Return every one of the records below verbatim, with nothing changed.

_GIVEN RECORDS:_
+ + + +

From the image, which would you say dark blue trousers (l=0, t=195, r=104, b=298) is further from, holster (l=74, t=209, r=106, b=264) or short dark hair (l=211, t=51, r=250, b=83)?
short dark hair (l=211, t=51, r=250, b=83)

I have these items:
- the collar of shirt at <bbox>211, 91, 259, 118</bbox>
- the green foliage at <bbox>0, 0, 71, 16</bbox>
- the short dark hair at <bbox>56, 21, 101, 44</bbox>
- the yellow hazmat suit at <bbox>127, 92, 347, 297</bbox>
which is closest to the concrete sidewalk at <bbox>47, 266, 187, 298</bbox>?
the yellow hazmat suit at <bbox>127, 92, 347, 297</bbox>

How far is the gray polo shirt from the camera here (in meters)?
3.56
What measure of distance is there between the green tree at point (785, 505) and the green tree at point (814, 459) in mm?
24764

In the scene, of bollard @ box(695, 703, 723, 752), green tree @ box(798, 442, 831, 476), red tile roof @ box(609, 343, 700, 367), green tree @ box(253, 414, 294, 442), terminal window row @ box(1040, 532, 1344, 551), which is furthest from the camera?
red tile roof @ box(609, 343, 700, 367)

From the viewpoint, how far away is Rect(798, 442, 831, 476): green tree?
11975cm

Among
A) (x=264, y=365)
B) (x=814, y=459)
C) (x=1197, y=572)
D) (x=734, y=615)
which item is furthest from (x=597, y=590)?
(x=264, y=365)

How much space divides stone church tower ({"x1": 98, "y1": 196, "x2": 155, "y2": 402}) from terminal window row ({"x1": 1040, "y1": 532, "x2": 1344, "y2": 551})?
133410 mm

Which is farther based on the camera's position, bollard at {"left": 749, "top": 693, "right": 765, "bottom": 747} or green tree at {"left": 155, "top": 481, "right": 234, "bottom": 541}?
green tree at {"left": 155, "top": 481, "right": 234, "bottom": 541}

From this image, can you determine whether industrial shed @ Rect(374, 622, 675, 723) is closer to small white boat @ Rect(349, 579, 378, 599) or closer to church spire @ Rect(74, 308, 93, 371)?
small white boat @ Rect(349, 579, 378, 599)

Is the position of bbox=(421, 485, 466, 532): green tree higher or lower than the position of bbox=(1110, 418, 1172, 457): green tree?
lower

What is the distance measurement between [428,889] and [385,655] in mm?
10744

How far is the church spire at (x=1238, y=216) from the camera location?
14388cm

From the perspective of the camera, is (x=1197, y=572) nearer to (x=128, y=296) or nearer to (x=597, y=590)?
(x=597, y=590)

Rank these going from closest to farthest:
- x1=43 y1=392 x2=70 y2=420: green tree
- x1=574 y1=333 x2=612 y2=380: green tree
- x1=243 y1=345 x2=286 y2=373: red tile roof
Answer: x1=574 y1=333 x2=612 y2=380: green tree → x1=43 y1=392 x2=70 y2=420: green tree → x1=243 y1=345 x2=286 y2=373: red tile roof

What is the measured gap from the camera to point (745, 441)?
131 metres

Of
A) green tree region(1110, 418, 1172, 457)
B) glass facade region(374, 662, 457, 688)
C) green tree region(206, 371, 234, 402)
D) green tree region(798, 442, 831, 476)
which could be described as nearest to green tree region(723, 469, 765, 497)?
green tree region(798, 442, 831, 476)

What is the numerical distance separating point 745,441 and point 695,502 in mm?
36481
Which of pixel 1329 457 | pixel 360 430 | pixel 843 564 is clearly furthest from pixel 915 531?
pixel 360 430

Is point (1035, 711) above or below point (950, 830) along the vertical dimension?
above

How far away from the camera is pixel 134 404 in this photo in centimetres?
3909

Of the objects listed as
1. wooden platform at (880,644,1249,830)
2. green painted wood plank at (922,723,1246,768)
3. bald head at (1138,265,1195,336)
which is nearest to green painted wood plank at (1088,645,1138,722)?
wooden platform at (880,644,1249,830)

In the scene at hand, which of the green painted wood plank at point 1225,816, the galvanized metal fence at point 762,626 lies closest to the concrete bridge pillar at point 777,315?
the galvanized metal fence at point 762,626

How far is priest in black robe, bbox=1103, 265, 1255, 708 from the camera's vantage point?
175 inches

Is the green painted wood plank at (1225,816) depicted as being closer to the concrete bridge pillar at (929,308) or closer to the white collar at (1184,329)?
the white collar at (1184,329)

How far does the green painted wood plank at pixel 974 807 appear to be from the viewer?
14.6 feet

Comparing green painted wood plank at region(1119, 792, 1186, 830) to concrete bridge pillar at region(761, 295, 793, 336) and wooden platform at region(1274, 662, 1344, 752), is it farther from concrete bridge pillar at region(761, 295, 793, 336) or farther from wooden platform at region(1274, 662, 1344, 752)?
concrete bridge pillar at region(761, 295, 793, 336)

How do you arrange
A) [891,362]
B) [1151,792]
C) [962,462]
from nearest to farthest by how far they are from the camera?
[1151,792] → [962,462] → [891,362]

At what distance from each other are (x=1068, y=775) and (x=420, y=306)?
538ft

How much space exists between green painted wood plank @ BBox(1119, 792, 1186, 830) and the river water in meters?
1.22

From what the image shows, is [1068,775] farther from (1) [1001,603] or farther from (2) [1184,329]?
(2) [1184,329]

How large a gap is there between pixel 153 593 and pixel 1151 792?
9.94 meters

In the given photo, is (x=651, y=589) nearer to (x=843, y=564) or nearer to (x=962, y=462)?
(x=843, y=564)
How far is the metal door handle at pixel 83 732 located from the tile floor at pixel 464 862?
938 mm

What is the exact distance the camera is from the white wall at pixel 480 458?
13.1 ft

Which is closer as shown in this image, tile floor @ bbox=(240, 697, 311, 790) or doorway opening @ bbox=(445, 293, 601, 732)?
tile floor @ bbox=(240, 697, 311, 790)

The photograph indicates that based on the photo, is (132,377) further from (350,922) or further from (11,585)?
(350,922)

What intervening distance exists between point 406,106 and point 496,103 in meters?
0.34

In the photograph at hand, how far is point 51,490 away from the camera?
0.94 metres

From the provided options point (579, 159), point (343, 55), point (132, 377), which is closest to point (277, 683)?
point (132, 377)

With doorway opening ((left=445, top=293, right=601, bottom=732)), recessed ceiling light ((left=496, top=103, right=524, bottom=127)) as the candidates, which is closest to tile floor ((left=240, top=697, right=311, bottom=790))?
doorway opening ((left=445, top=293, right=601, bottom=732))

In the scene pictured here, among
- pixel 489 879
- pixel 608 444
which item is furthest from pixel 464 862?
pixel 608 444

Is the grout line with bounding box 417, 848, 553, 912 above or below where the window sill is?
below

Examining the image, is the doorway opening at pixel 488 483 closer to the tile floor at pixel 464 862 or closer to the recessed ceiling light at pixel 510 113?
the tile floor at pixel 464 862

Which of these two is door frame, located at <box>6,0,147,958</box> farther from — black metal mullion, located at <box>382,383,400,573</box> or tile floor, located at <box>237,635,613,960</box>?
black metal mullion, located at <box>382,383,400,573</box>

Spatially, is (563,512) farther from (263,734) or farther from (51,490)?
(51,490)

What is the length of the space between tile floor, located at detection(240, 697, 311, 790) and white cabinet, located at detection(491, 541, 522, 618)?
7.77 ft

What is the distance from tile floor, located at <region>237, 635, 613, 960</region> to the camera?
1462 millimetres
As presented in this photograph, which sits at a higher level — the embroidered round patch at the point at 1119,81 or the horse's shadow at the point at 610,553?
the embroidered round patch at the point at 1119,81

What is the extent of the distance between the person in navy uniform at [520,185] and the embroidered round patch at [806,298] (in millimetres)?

+ + + +

_TASK RESPONSE:_
From the image, which would you say dark blue trousers (l=0, t=195, r=104, b=298) is further from, holster (l=74, t=209, r=106, b=264) or short dark hair (l=211, t=51, r=250, b=83)?
short dark hair (l=211, t=51, r=250, b=83)

I have these items:
- the collar of shirt at <bbox>211, 91, 259, 118</bbox>
- the green foliage at <bbox>0, 0, 71, 16</bbox>
- the short dark hair at <bbox>56, 21, 101, 44</bbox>
- the yellow hazmat suit at <bbox>127, 92, 347, 297</bbox>
which is closest to the concrete sidewalk at <bbox>47, 266, 187, 298</bbox>?
the yellow hazmat suit at <bbox>127, 92, 347, 297</bbox>

How far is the gray polo shirt from the camera here (in meters)?
3.56
What measure of distance is there between the green tree at point (785, 505) and the green tree at point (814, 459) in mm?
24764

In the scene, of bollard @ box(695, 703, 723, 752), green tree @ box(798, 442, 831, 476), red tile roof @ box(609, 343, 700, 367), green tree @ box(253, 414, 294, 442), terminal window row @ box(1040, 532, 1344, 551), which is furthest from the camera?
red tile roof @ box(609, 343, 700, 367)

From the viewpoint, how far away is Rect(798, 442, 831, 476): green tree?
11975cm

Among
A) (x=264, y=365)
B) (x=814, y=459)
C) (x=1197, y=572)
D) (x=734, y=615)
which item is furthest from (x=597, y=590)?
(x=264, y=365)

How much space divides stone church tower ({"x1": 98, "y1": 196, "x2": 155, "y2": 402}) from terminal window row ({"x1": 1040, "y1": 532, "x2": 1344, "y2": 551})?
133410 mm

Which is farther based on the camera's position, bollard at {"left": 749, "top": 693, "right": 765, "bottom": 747} or green tree at {"left": 155, "top": 481, "right": 234, "bottom": 541}?
green tree at {"left": 155, "top": 481, "right": 234, "bottom": 541}

From this image, can you determine whether industrial shed @ Rect(374, 622, 675, 723) is closer to small white boat @ Rect(349, 579, 378, 599) or closer to church spire @ Rect(74, 308, 93, 371)?
small white boat @ Rect(349, 579, 378, 599)

Is the position of bbox=(421, 485, 466, 532): green tree higher or lower than the position of bbox=(1110, 418, 1172, 457): green tree?
lower

What is the distance measurement between [428,889] and [385,655] in mm?
10744

How far is the church spire at (x=1238, y=216) from the camera location?
14388cm

From the perspective of the camera, is (x=1197, y=572) nearer to (x=128, y=296) or nearer to (x=597, y=590)?
(x=597, y=590)

Rank these going from closest to farthest:
- x1=43 y1=392 x2=70 y2=420: green tree
- x1=574 y1=333 x2=612 y2=380: green tree
- x1=243 y1=345 x2=286 y2=373: red tile roof
Answer: x1=574 y1=333 x2=612 y2=380: green tree → x1=43 y1=392 x2=70 y2=420: green tree → x1=243 y1=345 x2=286 y2=373: red tile roof

What is the measured gap from the camera to point (745, 441)?
131 metres

Of
A) green tree region(1110, 418, 1172, 457)
B) glass facade region(374, 662, 457, 688)
C) green tree region(206, 371, 234, 402)
D) green tree region(798, 442, 831, 476)
which could be described as nearest to green tree region(723, 469, 765, 497)?
green tree region(798, 442, 831, 476)

What is the numerical distance separating point 745,441 and point 695,502 in mm?
36481
Which of pixel 1329 457 | pixel 360 430 | pixel 843 564 is clearly furthest from pixel 915 531?
pixel 360 430

Is point (1035, 711) above or below point (950, 830) along the vertical dimension?
above

How far away from the camera is pixel 134 404 in this photo in centimetres?
3909

Of the objects listed as
1. wooden platform at (880,644,1249,830)
2. green painted wood plank at (922,723,1246,768)
3. bald head at (1138,265,1195,336)
which is nearest to green painted wood plank at (1088,645,1138,722)?
wooden platform at (880,644,1249,830)

In the scene at hand, which of the green painted wood plank at point 1225,816, the galvanized metal fence at point 762,626 lies closest to the concrete bridge pillar at point 777,315?
the galvanized metal fence at point 762,626

How far is priest in black robe, bbox=1103, 265, 1255, 708 from the camera's vantage point?
175 inches

Is the green painted wood plank at (1225,816) depicted as being closer to the concrete bridge pillar at (929,308) or closer to the white collar at (1184,329)?
the white collar at (1184,329)

How far does the green painted wood plank at pixel 974 807 appear to be from the viewer?
14.6 feet

Comparing green painted wood plank at region(1119, 792, 1186, 830) to concrete bridge pillar at region(761, 295, 793, 336) and wooden platform at region(1274, 662, 1344, 752), is it farther from concrete bridge pillar at region(761, 295, 793, 336) or farther from wooden platform at region(1274, 662, 1344, 752)?
concrete bridge pillar at region(761, 295, 793, 336)

How do you arrange
A) [891,362]
B) [1151,792]
C) [962,462]
from nearest to farthest by how far they are from the camera?
[1151,792] → [962,462] → [891,362]

At what distance from each other are (x=1068, y=775) and (x=420, y=306)?
538ft

How much space exists between green painted wood plank @ BBox(1119, 792, 1186, 830) and the river water in meters?
1.22

From what the image shows, is [1068,775] farther from (1) [1001,603] or farther from (2) [1184,329]?
(2) [1184,329]

How large a gap is there between pixel 153 593 and pixel 1151 792?
9.94 meters

In the given photo, is (x=651, y=589) nearer to (x=843, y=564) or nearer to (x=962, y=462)?
(x=843, y=564)
How far is the metal door handle at pixel 83 732 located from the tile floor at pixel 464 862?
938 mm

What is the exact distance the camera is from the white wall at pixel 480 458?
13.1 ft

Which is closer as shown in this image, tile floor @ bbox=(240, 697, 311, 790) or doorway opening @ bbox=(445, 293, 601, 732)?
tile floor @ bbox=(240, 697, 311, 790)

The photograph indicates that based on the photo, is (132,377) further from (350,922) or further from (11,585)?
(350,922)

What intervening distance exists between point 406,106 and point 496,103 in meters?
0.34

In the photograph at hand, how far is point 51,490 away from the camera?
0.94 metres

From the provided options point (579, 159), point (343, 55), point (132, 377), which is closest to point (277, 683)?
point (132, 377)

With doorway opening ((left=445, top=293, right=601, bottom=732)), recessed ceiling light ((left=496, top=103, right=524, bottom=127)) as the candidates, which is closest to tile floor ((left=240, top=697, right=311, bottom=790))?
doorway opening ((left=445, top=293, right=601, bottom=732))

In the scene pictured here, among
- pixel 489 879
- pixel 608 444
which item is furthest from pixel 464 862?
pixel 608 444

Is the grout line with bounding box 417, 848, 553, 912 above or below where the window sill is?
below

Examining the image, is the doorway opening at pixel 488 483 closer to the tile floor at pixel 464 862 or closer to the recessed ceiling light at pixel 510 113?
the tile floor at pixel 464 862

Which of these two is door frame, located at <box>6,0,147,958</box> farther from — black metal mullion, located at <box>382,383,400,573</box> or tile floor, located at <box>237,635,613,960</box>?
black metal mullion, located at <box>382,383,400,573</box>

Spatially, is (563,512) farther from (263,734) or farther from (51,490)?
(51,490)

What is the length of the space between tile floor, located at detection(240, 697, 311, 790) and white cabinet, located at detection(491, 541, 522, 618)?
7.77 ft

What is the distance from tile floor, located at <region>237, 635, 613, 960</region> to the camera?
1462 millimetres
As presented in this photograph, which sits at a higher level — the embroidered round patch at the point at 1119,81 or the horse's shadow at the point at 610,553?
the embroidered round patch at the point at 1119,81

What is the extent of the distance between the person in navy uniform at [520,185] and the embroidered round patch at [806,298] (in millimetres)?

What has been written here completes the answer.